Free software: video converter, ipod converter, mp4 converter


----------



## topgear (Jan 20, 2012)

^^ thanks for this


----------



## RahulB (Jan 20, 2012)

For the most user friendly audio convertor.. check out..

Freemake Audio Convertor:

Freemake | Best Freeware Alternatives To Paid Video Software


----------



## Niilesh (Jan 20, 2012)

buddyram said:


> Yes Bro, even i meant the same
> from VLC, i have converted many videos viz. flv, avi to mp4 and vicecersa
> 
> Steps i usually follow:
> ...



Ya, that absolutely works, know this for about year (but still use video converters)
Little surprised that you guys didn't knew it 

BTW check this - 10 Little Known Tricks of VLC Player and its Versatility | Download Streaming Videos Recorder Converter | Blogsolute


----------



## buddyram (Jan 20, 2012)

^^me too


----------



## topgear (Jan 21, 2012)

Niilesh said:


> Ya, that absolutely works, know this for about year (but still use video converters)
> Little surprised that you guys didn't knew it
> 
> BTW check this - 10 Little Known Tricks of VLC Player and its Versatility | Download Streaming Videos Recorder Converter | Blogsolute



thanks for the link - never knew it can do such things


----------



## Zangetsu (Jan 21, 2012)

^Yeah VLC has lots of hidden tricks & tweaks...read those long time back in Digit Magazine


----------



## topgear (Jan 22, 2012)

I use KMplayer only and it has loads of features but after reading about the exciting features of VLC I will give it a try to test those


----------



## Sarvesh (Feb 29, 2012)

tkin said:


> A full suit containing plethora of convert options, very easy to use(drag-drop):
> 
> Free software: video converter, ipod converter, mp4 converter



Seems good with lot of applications - but size ? 68.57 Mb 
The requirement was just to convert flv to mp4...I think..?

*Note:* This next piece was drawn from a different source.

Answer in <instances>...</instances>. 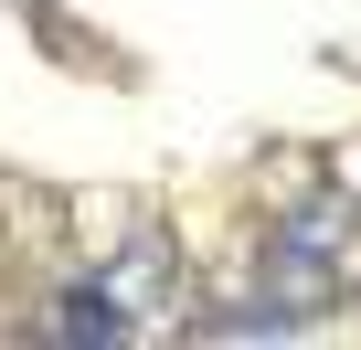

Pazera tool seems better option.


----------



## topgear (Feb 29, 2012)

^^ try using this 
WinX Free FLV to MP4 Converter


----------



## tkin (Feb 29, 2012)

Sarvesh said:


> Seems good with lot of applications - but size ? 68.57 Mb
> The requirement was just to convert flv to mp4...I think..?
> 
> Pazera tool seems better option.


You get all the video apps you'll ever need.


----------



## Sarvesh (Mar 5, 2012)

sabarishwar said:


> Hi guys i need a good freeware for convert FLV video to MP4,MKV,AVI  .The software size be small .
> 
> 
> Thank You
> Advance



Software size was mentioned in the demand


----------



## cheermay (Apr 11, 2012)

often some flv to mp4 converter should charge, i think, there is no freeware.


----------



## cheermay (Apr 11, 2012)

i am have the same problem, just waiting for the answer..


----------



## ©mß (Jan 14, 2013)

Use Any Video Converter.


----------



## Nanducob (Jan 14, 2013)

Youtube downloader.


----------



## topgear (Jan 15, 2013)

I think this thread has enough freeware converter listed -(  start from the first page ) and has served it's purpose very well.


----------